--- What needs to be done ---
Find every line in the entries below that contains the word "ceiling", and copy each of those lines out.

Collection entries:
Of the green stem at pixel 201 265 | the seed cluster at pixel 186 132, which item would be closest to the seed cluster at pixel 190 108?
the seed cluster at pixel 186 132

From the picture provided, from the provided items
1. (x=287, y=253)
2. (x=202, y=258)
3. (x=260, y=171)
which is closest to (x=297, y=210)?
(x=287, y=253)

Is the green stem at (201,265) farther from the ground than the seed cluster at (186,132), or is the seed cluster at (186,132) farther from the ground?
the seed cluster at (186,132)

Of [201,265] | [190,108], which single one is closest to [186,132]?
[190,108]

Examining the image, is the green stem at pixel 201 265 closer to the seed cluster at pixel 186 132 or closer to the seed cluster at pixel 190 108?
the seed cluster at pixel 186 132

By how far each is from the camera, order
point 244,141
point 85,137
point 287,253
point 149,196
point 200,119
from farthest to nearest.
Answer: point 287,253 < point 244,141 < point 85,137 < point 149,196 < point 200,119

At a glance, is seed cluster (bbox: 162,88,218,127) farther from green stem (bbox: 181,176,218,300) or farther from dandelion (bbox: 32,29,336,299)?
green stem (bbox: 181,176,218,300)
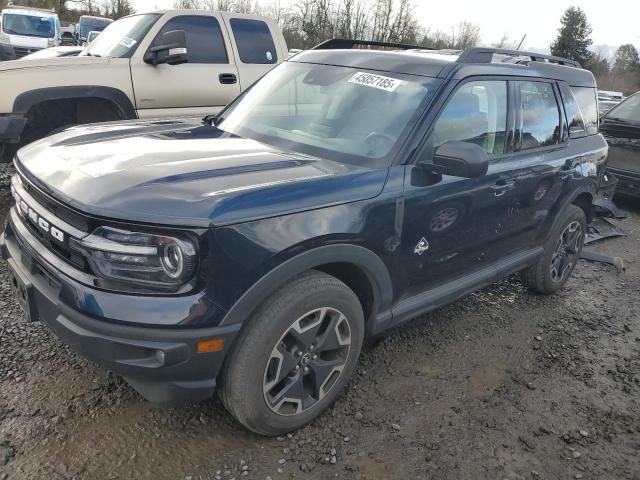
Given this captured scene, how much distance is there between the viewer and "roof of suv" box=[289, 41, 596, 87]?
3.09 metres

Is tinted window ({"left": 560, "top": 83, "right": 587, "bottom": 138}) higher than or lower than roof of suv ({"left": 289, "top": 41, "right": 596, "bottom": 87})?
lower

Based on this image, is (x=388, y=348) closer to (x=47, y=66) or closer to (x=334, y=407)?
(x=334, y=407)

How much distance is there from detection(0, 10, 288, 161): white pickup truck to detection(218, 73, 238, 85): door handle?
0.04ft

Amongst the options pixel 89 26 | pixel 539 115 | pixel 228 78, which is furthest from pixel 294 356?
pixel 89 26

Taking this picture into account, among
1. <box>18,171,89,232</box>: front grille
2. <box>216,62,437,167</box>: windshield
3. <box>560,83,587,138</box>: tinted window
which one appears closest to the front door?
<box>216,62,437,167</box>: windshield

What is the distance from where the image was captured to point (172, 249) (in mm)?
2039

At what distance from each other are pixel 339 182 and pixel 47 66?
3925 millimetres

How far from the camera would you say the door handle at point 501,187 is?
3.26m

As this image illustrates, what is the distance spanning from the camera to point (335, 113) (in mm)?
3096

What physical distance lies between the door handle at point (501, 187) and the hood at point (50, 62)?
4.17 m

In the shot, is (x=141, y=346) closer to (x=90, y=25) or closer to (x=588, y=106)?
(x=588, y=106)

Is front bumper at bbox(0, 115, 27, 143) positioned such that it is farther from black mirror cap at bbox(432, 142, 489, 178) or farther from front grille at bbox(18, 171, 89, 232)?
black mirror cap at bbox(432, 142, 489, 178)

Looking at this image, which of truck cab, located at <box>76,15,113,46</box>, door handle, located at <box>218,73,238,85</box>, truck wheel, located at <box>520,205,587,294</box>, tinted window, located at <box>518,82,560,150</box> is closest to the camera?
tinted window, located at <box>518,82,560,150</box>

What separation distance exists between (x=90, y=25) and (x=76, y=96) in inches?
814
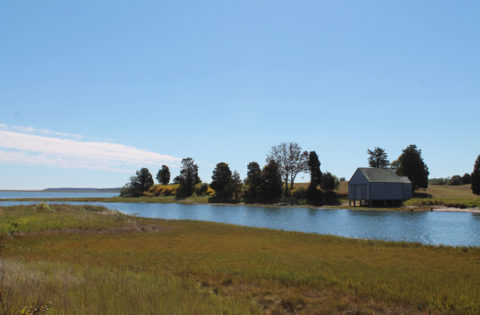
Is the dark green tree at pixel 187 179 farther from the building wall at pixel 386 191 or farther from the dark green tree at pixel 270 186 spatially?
the building wall at pixel 386 191

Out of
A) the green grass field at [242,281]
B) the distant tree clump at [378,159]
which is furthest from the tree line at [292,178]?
the green grass field at [242,281]

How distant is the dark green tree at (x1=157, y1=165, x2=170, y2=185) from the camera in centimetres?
16900

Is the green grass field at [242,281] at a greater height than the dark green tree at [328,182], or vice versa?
the dark green tree at [328,182]

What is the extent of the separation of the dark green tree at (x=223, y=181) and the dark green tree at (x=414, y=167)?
193 feet

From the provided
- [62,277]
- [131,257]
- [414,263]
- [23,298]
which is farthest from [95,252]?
[414,263]

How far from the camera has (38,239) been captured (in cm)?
2506

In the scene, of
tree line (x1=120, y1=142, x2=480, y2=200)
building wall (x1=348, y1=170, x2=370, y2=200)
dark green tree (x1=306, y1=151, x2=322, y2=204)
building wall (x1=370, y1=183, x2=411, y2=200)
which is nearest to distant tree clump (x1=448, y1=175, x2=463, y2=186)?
tree line (x1=120, y1=142, x2=480, y2=200)

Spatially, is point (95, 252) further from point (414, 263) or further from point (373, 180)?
point (373, 180)

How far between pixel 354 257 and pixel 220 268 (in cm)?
802

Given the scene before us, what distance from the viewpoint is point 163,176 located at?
556ft

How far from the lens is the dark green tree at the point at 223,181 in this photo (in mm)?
121438

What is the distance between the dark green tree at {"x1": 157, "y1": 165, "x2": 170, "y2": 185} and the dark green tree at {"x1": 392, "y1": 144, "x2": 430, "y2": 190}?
108000 mm

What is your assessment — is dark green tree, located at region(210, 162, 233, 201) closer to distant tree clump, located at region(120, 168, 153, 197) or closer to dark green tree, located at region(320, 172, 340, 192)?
dark green tree, located at region(320, 172, 340, 192)

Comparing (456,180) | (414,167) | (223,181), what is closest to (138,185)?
(223,181)
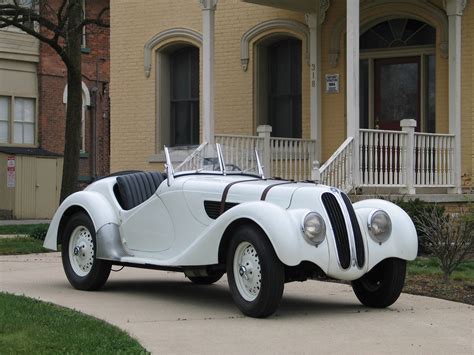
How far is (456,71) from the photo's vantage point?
16500 mm

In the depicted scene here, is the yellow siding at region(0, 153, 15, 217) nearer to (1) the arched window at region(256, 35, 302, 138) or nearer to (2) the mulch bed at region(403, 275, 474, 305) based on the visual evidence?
(1) the arched window at region(256, 35, 302, 138)

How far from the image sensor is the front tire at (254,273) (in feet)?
27.6

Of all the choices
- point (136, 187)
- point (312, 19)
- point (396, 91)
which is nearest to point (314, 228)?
point (136, 187)

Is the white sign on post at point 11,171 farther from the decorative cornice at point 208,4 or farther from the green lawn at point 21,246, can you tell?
the decorative cornice at point 208,4

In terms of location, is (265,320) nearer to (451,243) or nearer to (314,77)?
(451,243)

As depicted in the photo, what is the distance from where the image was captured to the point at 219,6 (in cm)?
2002

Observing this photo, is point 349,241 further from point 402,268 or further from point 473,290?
point 473,290

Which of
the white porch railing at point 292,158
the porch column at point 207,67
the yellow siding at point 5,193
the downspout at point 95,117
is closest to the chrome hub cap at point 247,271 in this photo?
the porch column at point 207,67

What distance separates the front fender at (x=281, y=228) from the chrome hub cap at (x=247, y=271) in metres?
0.28

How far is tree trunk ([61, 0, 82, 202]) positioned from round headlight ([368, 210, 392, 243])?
1157 centimetres

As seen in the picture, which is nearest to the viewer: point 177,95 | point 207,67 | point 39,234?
point 207,67

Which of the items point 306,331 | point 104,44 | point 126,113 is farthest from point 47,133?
point 306,331

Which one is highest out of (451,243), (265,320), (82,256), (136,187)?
(136,187)

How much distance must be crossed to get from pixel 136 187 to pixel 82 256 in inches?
39.0
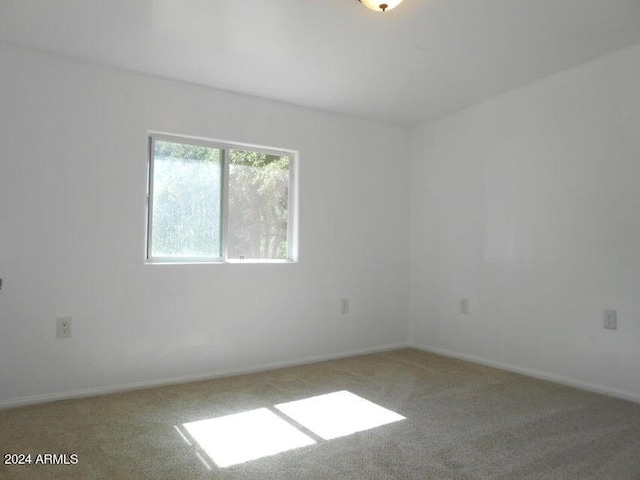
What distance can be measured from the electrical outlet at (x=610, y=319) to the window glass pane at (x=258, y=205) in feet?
7.45

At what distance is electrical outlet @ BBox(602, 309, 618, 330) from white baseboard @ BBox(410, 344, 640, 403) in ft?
1.25

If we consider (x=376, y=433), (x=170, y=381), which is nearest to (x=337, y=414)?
(x=376, y=433)

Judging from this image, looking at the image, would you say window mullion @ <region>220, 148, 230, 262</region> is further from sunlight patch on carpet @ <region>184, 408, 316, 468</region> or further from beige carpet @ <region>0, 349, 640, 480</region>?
sunlight patch on carpet @ <region>184, 408, 316, 468</region>

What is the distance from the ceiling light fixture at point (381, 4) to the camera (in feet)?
6.52

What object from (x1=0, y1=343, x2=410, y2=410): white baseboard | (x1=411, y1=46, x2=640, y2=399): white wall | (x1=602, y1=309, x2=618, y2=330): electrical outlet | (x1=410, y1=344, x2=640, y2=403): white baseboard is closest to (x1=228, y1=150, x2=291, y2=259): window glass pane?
(x1=0, y1=343, x2=410, y2=410): white baseboard

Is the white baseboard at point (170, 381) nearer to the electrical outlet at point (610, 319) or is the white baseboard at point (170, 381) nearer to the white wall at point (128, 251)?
the white wall at point (128, 251)

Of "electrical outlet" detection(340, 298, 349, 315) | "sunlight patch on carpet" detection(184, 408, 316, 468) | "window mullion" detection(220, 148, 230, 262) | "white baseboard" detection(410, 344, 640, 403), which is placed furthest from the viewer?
"electrical outlet" detection(340, 298, 349, 315)

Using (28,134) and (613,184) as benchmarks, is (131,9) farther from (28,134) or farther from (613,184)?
(613,184)

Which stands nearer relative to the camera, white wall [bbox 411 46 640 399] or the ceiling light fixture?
the ceiling light fixture

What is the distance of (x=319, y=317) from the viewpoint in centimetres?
360

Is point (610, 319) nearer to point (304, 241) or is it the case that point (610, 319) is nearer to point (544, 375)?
point (544, 375)

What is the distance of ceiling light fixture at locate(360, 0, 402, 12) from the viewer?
1987 mm

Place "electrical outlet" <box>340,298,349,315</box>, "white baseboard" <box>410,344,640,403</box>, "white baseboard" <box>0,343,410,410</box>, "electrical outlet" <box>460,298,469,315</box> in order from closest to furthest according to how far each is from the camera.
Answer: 1. "white baseboard" <box>0,343,410,410</box>
2. "white baseboard" <box>410,344,640,403</box>
3. "electrical outlet" <box>460,298,469,315</box>
4. "electrical outlet" <box>340,298,349,315</box>

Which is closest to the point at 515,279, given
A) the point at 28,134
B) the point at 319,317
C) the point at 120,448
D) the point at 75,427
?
the point at 319,317
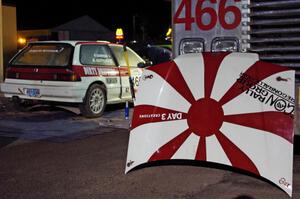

--- Exercise output ---
What is the distance from the ceiling light fixture at point (381, 4) to the camera (in feet)?
Which stands nearer relative to the camera, white wall [bbox 411 46 640 399] or the ceiling light fixture?
the ceiling light fixture
What is the distance of ceiling light fixture at locate(360, 0, 402, 12) from the viewer?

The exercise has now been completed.